■ YOUR ASSIGNMENT: Pictures stay out. Everything else in the listing below gets written out exactly.

■ RECORDED DATA:
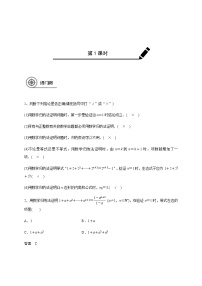 第六章 6.5数学归纳法-2021届高三数学一轮基础复习讲义(学生版+教师版)【机构专用】
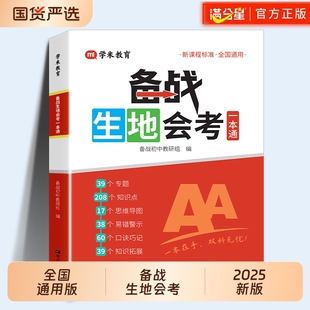 满分星 备战生地会考一本通知识点归纳 初二地理生物会考地生中考复习资料2025人教版 2025年八年级会考真题分类总复习资料书 汇总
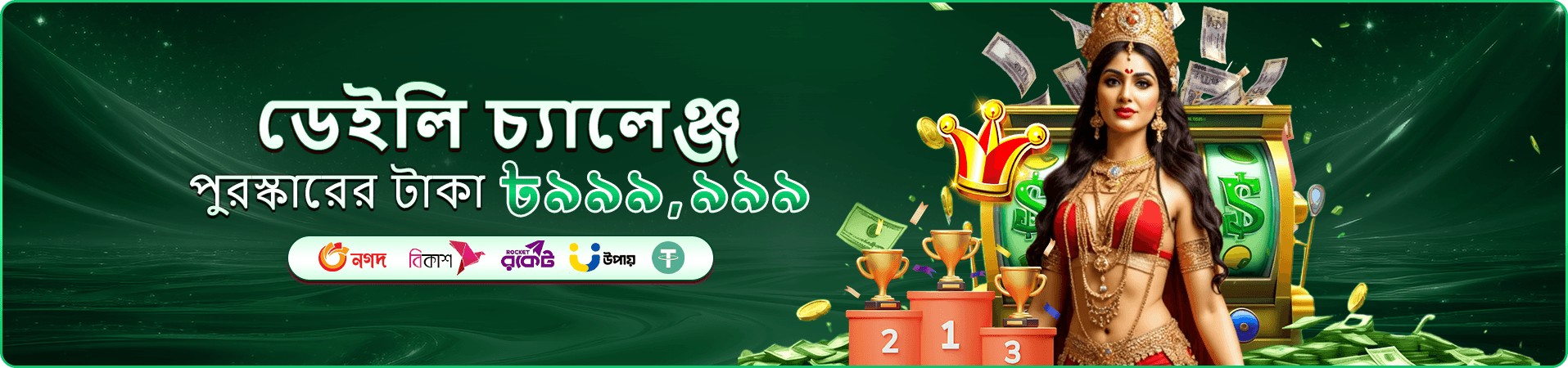 লাইভ ও ফিশিং গেমের প্রচারণামূলক দৃশ্য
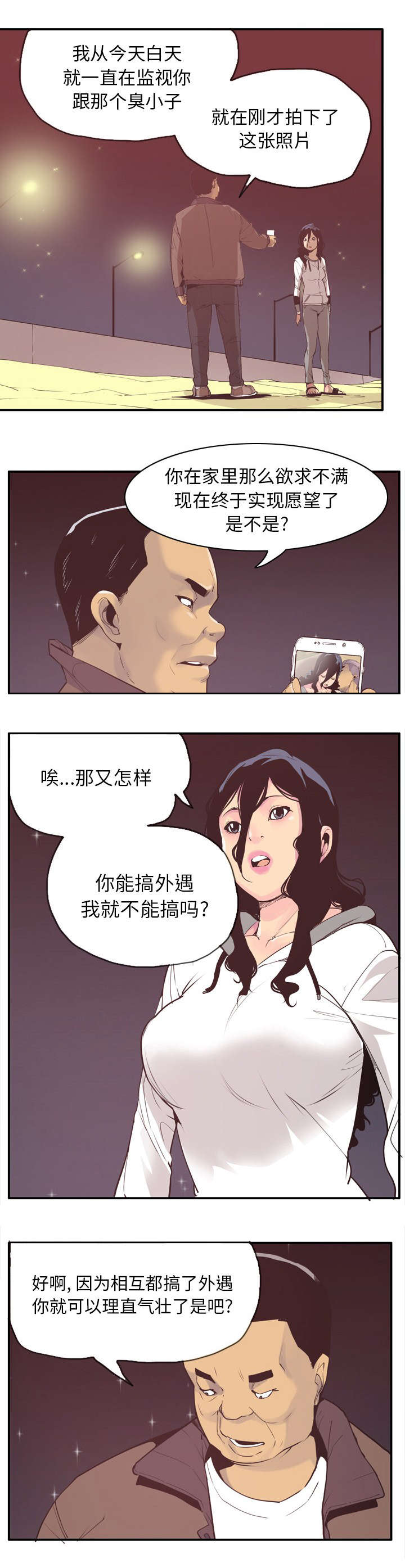 《欲望迷情》第56话 第4页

■ SOLUTION FOR THIS PROBLEM:
 第六章 6.5数学归纳法-2021届高三数学一轮基础复习讲义(学生版+教师版)【机构专用】
 满分星 备战生地会考一本通知识点归纳 初二地理生物会考地生中考复习资料2025人教版 2025年八年级会考真题分类总复习资料书 汇总
 লাইভ ও ফিশিং গেমের প্রচারণামূলক দৃশ্য
 《欲望迷情》第56话 第4页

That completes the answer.